Predicting Brain Activity
In a new line of research, we take a closer how and where language processing is implemented in the brain. Specifically, we combine word embedding models, which map words onto numerical vectors, with human brain imaging data. This type of research was pioneered by Mitchell and colleagues (2008), who first used corpus-derived word representations to predict neural activation patterns when subjects are exposed to word stimuli. In a recent study (Abnar et al, 2018), we systematically compared how well a range of distinct word embedding models predict patterns of brain activity evoked by different classes of nouns. The underlying assumption is that the better a model predicts the evoked brain activity, the more likely it is that it reflects the mechanism applied by the brain to represent words. The highest accuracies of up to 80% were obtained for word embedding models that reconstruct the context of a given word.
Artificial Language Learning
In the research discussed so far, we investigate complex patterns in natural language use. A final strand of our research interests concerns Artificial Language Learning, where greatly simplified ’languages’ are designed and presented to participants in controlled experiments. One intriguing aspects of such experiments is that they can involve not only human adults, but also prelinguistic infants and non-human animals. Experiments in this tradition have provided evidence for human-specific biases and skills in discovering patterns. Our work in this area has focused on using insights from modelling and formal language theory to (re)interpret experimental findings.

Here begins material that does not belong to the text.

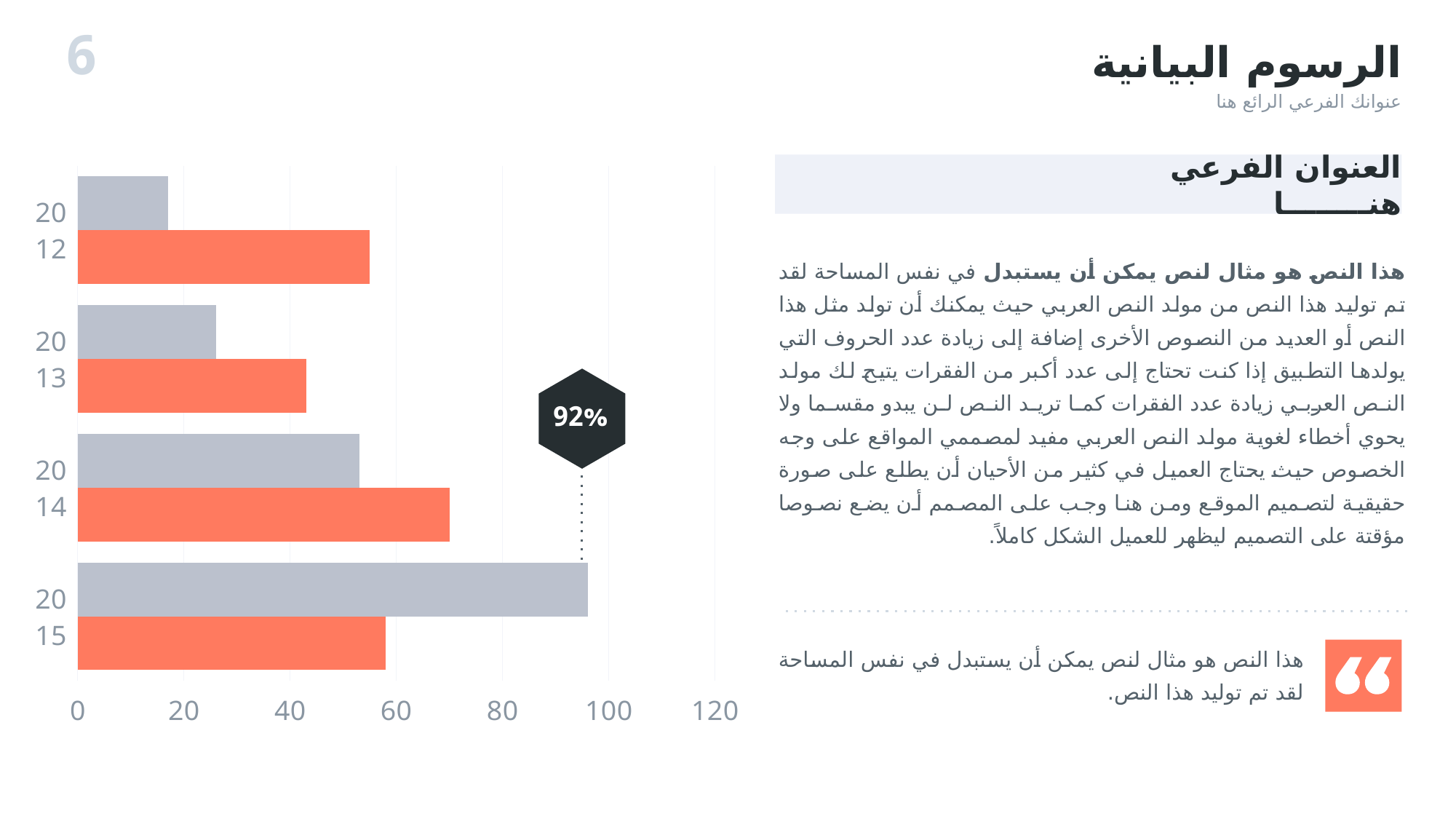
Is the grey bar for 2012 greater or less than 20? less For 2013, which bar is longer, the grey one or the orange one? orange Which year has the longest grey bar? 2015 What is the highest value shown on the horizontal axis? 120 Which year has the longest orange bar? 2014 How many bars are drawn for each year on the chart? 2 Do the grey bars rise or fall from 2012 to 2015? rise How many categories (years) are shown on the chart? 4 Which year has the shortest grey bar? 2012 Is the orange bar for 2014 greater or less than 60? greater Is the grey bar for 2015 greater or less than 80? greater What kind of chart is shown on the slide? bar chart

One eye-catching result from this field that experiments claimed to show that humans and starlings can learn context-free languages, while Tamarin monkeys cannot (van Heijningen et al., 2009). Another finding is that while humans appear to be capable of both ’statistical learning’ and ’rule learning’, the latter cannot be found in rats (Toro & Trobalón, 2005). We have worked out a unified model that provides an excellent fit with both human and rat data (Alhama, Scha & Zuidema 2014). The model involved quantitatively different parameters for both species but no qualitative difference in the underlying mechanisms.